The following sample is for multinomial classification problem. This sample is created using Spark 2.1.0 with Sparkling Water 2.1.4.
import org.apache.spark.h2o._
import water.support.SparkContextSupport.addFiles
import org.apache.spark.SparkFiles
import java.io.File
import water.support.{H2OFrameSupport, SparkContextSupport, ModelMetricsSupport}
import water.Key
import _root_.hex.deeplearning.DeepLearningModel
import _root_.hex.ModelMetricsMultinomial
val hc = H2OContext.getOrCreate(sc)
import hc._
import hc.implicits._
addFiles(sc, "/Users/avkashchauhan/smalldata/iris/iris.csv")
val irisData = new H2OFrame(new File(SparkFiles.get("iris.csv")))
val ratios = Array[Double](0.8)
val keys = Array[String]("train.hex", "valid.hex")

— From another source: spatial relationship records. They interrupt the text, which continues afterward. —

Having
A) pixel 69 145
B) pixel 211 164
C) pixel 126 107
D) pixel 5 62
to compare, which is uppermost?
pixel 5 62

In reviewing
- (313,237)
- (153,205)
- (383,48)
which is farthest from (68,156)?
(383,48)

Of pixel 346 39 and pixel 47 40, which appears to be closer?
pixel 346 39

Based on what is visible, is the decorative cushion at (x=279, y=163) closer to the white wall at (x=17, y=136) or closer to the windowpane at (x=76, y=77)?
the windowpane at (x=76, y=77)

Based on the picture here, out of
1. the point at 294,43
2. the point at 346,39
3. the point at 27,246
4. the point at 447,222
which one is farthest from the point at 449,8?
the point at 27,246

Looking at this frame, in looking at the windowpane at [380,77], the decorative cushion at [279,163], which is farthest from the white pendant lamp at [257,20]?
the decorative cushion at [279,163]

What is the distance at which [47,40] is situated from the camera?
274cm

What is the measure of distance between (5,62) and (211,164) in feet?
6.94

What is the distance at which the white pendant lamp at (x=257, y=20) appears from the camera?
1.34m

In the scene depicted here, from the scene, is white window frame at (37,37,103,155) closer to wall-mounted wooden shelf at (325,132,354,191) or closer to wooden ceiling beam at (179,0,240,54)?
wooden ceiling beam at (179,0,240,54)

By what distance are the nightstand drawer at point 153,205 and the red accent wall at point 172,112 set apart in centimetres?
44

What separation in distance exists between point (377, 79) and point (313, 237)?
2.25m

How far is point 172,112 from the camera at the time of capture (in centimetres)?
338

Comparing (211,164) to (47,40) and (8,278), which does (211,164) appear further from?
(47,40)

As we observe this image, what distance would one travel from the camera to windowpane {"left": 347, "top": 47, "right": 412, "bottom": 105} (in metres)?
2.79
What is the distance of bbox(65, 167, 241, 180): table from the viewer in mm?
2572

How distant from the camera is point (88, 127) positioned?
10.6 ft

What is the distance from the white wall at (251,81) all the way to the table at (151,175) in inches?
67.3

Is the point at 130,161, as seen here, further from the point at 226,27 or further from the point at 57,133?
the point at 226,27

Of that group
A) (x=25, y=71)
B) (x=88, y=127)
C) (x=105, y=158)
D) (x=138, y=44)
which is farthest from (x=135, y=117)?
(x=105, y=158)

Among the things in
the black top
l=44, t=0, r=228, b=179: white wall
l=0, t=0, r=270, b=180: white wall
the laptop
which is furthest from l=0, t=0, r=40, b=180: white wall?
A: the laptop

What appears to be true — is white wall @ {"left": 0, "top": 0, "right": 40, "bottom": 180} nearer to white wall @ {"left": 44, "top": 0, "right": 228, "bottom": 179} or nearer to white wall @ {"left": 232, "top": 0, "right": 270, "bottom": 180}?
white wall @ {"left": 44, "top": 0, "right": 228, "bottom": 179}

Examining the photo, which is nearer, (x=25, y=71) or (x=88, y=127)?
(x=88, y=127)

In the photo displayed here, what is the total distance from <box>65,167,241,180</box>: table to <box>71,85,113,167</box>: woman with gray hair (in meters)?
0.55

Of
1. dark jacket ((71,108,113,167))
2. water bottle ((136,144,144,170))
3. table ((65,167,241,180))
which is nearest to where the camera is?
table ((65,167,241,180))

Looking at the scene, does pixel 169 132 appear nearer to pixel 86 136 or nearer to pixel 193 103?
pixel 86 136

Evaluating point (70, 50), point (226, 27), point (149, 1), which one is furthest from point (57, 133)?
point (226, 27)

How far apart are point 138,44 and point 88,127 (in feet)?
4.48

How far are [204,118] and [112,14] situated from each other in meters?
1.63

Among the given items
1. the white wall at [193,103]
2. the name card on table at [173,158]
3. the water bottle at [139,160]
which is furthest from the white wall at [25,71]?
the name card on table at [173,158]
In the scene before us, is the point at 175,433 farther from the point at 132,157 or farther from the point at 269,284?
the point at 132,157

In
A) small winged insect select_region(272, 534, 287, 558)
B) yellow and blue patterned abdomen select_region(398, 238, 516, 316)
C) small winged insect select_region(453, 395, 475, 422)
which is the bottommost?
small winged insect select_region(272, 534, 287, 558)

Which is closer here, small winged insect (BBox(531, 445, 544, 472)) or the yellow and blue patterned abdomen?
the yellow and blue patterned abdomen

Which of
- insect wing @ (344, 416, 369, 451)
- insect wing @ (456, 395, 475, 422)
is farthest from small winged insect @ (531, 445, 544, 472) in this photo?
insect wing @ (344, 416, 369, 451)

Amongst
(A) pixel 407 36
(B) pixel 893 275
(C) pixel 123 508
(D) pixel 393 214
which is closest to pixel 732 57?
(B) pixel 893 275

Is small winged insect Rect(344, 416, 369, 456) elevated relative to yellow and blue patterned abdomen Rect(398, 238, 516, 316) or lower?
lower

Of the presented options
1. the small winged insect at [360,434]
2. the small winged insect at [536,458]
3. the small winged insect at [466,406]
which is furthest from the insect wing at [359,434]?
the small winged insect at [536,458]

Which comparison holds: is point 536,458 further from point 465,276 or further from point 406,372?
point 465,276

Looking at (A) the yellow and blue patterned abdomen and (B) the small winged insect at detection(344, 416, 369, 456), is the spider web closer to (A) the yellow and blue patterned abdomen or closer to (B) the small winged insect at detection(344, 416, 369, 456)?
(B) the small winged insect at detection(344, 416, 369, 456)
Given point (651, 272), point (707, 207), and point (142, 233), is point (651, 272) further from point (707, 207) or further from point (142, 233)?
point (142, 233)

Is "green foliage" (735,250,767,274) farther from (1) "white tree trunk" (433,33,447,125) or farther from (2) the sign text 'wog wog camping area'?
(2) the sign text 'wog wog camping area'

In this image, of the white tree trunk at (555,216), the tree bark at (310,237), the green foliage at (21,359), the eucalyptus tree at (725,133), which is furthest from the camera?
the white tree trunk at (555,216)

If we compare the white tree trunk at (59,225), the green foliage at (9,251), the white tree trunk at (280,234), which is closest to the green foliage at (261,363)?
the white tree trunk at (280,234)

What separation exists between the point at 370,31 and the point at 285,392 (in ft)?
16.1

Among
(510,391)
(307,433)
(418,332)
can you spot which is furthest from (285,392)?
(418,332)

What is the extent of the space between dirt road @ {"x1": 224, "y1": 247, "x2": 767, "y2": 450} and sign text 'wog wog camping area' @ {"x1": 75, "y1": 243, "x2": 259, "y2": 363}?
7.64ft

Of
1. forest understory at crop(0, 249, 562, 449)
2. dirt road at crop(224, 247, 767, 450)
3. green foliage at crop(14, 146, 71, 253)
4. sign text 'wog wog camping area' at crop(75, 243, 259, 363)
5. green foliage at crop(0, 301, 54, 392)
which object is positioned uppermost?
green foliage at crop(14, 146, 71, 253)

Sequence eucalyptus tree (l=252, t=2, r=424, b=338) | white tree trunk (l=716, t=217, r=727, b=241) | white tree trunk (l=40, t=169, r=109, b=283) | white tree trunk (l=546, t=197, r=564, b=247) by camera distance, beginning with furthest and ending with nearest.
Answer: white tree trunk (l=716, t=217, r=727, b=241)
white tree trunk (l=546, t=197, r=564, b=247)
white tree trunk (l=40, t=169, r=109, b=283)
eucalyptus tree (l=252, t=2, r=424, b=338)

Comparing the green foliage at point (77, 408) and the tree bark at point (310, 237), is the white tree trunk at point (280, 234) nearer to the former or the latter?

val frs = H2OFrameSupport.split(irisData, keys, ratios)
val (train, valid) = (frs(0), frs(1))
def buildDLModel(train: Frame, valid: Frame, response: String,
epochs: Int = 10, l1: Double = 0.001, l2: Double = 0.0,
hidden: Array[Int] = Array[Int](200, 200))
(implicit h2oContext: H2OContext): DeepLearningModel = {
import h2oContext.implicits._
// Build a model
import _root_.hex.deeplearning.DeepLearning
import _root_.hex.deeplearning.DeepLearningModel.DeepLearningParameters
val dlParams = new DeepLearningParameters()
dlParams._train = train
dlParams._valid = valid
dlParams._response_column = response
dlParams._epochs = epochs
dlParams._l1 = l1
dlParams._hidden = hidden
// Create a job
val dl = new DeepLearning(dlParams, Key.make("dlModel.hex"))
dl.trainModel.get
}
// Note: The response column name is C5 here so passing:
val dlModel = buildDLModel(train, valid, 'C5)(hc)
// Collect model metrics and evaluate model quality
val trainMetrics = ModelMetricsSupport.modelMetrics[ModelMetricsMultinomial](dlModel, train)
val validMetrics = ModelMetricsSupport.modelMetrics[ModelMetricsMultinomial](dlModel, valid)
println(trainMetrics.rmse)
println(validMetrics.rmse)
println(trainMetrics.mse)
println(validMetrics.mse)
println(trainMetrics.r2)
println(validMetrics.r2)
Thats it, enjoy.